▶ Brontekst
:::::

Koolhydraten kun je je het best voorstellen als kralensnoeren. Eén losse kraal is een enkelvoudige suiker, oftewel een monosacharide. Voorbeelden zijn glucose en fructose (vruchtensuiker). Een dubbele kraal heet een disacharide. Dat is bijvoorbeeld suiker uit de suikerpot, maar ook melksuiker uit melkproducten (lactose). Langere snoeren komen ook voor. Vanaf tien kralen wordt zo’n suikerketen een polysacharide genoemd. Het bekendste voorbeeld is zetmeel, een koolhydraat dat onder andere in pasta, rijst en brood zit.
Opknippen tot glucose
Wanneer je iets met koolhydraten eet, komen de enzymen in je lichaam in actie. Tijdens de spijsvertering knippen ze de suikersnoeren op in losse kralen, veelal tot de kraal ‘glucose’. Vanuit de darmen wordt de glucose opgenomen in het bloed. Glucose is de brandstof waarop het lichaam functioneert. Je hebt het nodig voor de werking van je spieren, het hart, de organen en de hersenen.
Om altijd genoeg energie beschikbaar te hebben, slaat je lichaam een deel van de glucose op als voorraadje in de spieren en in de lever, in de vorm van glycogeen. Zijn de voorraden gevuld en is er nog steeds een overschot aan glucose in het bloed? Dan wordt dat opgeslagen als vet in de vetweefsels. En dat zie je op de weegschaal.
Langzame en snelle koolhydraten
Iedereen voelt op z’n klompen aan dat volkorenbrood gezonder is dan snoep. Het heeft alles te maken met het type suikersnoer. De koolhydraten in snoep zijn simpele, korte snoeren die snel worden opgenomen door het lichaam. In volkorenbrood zitten lange, ingewikkelde snoeren. Deze koolhydraten worden langzamer opgenomen en zorgen daardoor langzaam voor meer glucose in je bloed.

:::::

▶ Aangeleverd materiaal

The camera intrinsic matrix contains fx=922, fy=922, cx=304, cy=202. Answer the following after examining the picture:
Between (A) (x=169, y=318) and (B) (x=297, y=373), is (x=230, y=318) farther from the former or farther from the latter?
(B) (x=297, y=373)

:::::

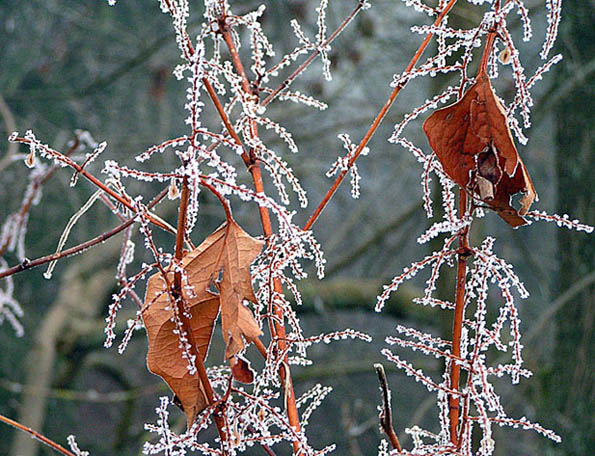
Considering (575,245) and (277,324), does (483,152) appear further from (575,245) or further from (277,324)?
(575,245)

:::::

▶ Opdracht A
Beantwoord aan de hand van de tekst over koolhydraten de volgende vragen:
(i) Hoe wordt een enkelvoudige suiker ook wel genoemd?
(ii) In welke vorm slaat het lichaam een deel van de glucose op in de spieren en de lever?
(iii) Hoe worden de koolhydraten in snoep beschreven?
▶ Opdracht B
Zet de tekst over koolhydraten voort, aansluitend op de laatste zin.
De items zijn afkomstig uit een andere bron.

▶ Antwoord A
(i) Een monosacharide.
(ii) In de vorm van glycogeen.
(iii) Als simpele, korte snoeren die snel worden opgenomen door het lichaam.

▶ Antwoord B
Te veel insuline in het bloed maakt het moeilijker om af te vallen
Suikerpiek in je bloed
Producten met langzame koolhydraten bevatten meestal ook veel voedingsvezels. Die vezels vertragen de spijsvertering en dat zorgt eveneens voor een geleidelijke afgifte van glucose aan het bloed.
Voedsel met snelle koolhydraten bevat nauwelijks vertragende vezels. Vandaar dat snelle koolhydraten een hogere én snellere piek geven in het glucosegehalte in je bloed. Soms kan dat handig zijn. Een sporter die snel energie nodig heeft tijdens een intensieve wedstrijd kan baat hebben bij snelle koolhydraten. Maar over het algemeen is het gezonder om niet van dit soort glucosepieken te hebben. Een piek leidt altijd weer tot een snelle daling van de bloedglucose. Dat zorgt ervoor dat je je moe voelt én snel weer trek krijgt. Langzame koolhydraten zijn kortom veel gezonder dan snelle. Ze geven minder kans op overgewicht, hart- en vaatziekten en verschillende vormen van kanker.
Insuline en prediabetes
En dan is er nog de link met diabetes. Het lichaam kan glucose niet zomaar gebruiken in cellen waar brandstof nodig is. Daar heeft het insuline voor nodig: een hormoon dat in je alvleesklier wordt gemaakt.
Bij mensen met diabetes type 1 kan de alvleesklier geen insuline aanmaken. Zij moeten insuline injecteren om te zorgen dat de glucose in het bloed gebruikt kan worden.
Maar er zijn ook mensen bij wie dit systeem overprikkeld is geraakt. Het lichaam maakt nog wel insuline aan, maar die doet zijn werk niet meer goed. Je moet dan steeds meer insuline aanmaken om het glucosegehalte in het bloed binnen de perken te houden. Uiteindelijk raakt de alvleesklier daardoor uitgeput. Dit overprikkelde systeem (insuline-resistentie) is een voorstadium van diabetes type 2. Het wordt ook wel prediabetes genoemd en komt steeds vaker voor.
Een extra nadeel van te veel insuline in het bloed is dat het moeilijker wordt om af te vallen. Insuline spekt namelijk de vetvoorraden en remt bovendien de vetafbraak. Wie wil afvallen, het gewicht op peil wil houden of prediabetes heeft, kan baat hebben bij minder koolhydraten eten. Het lichaam hoeft dan minder insuline aan te maken. Maar het schrappen van de snelle koolhydraten is voor iedereen gezond. Je kiest dan automatisch voor voedsel met langzame koolhydraten. En die zitten in producten vol gezonde voedingsstoffen.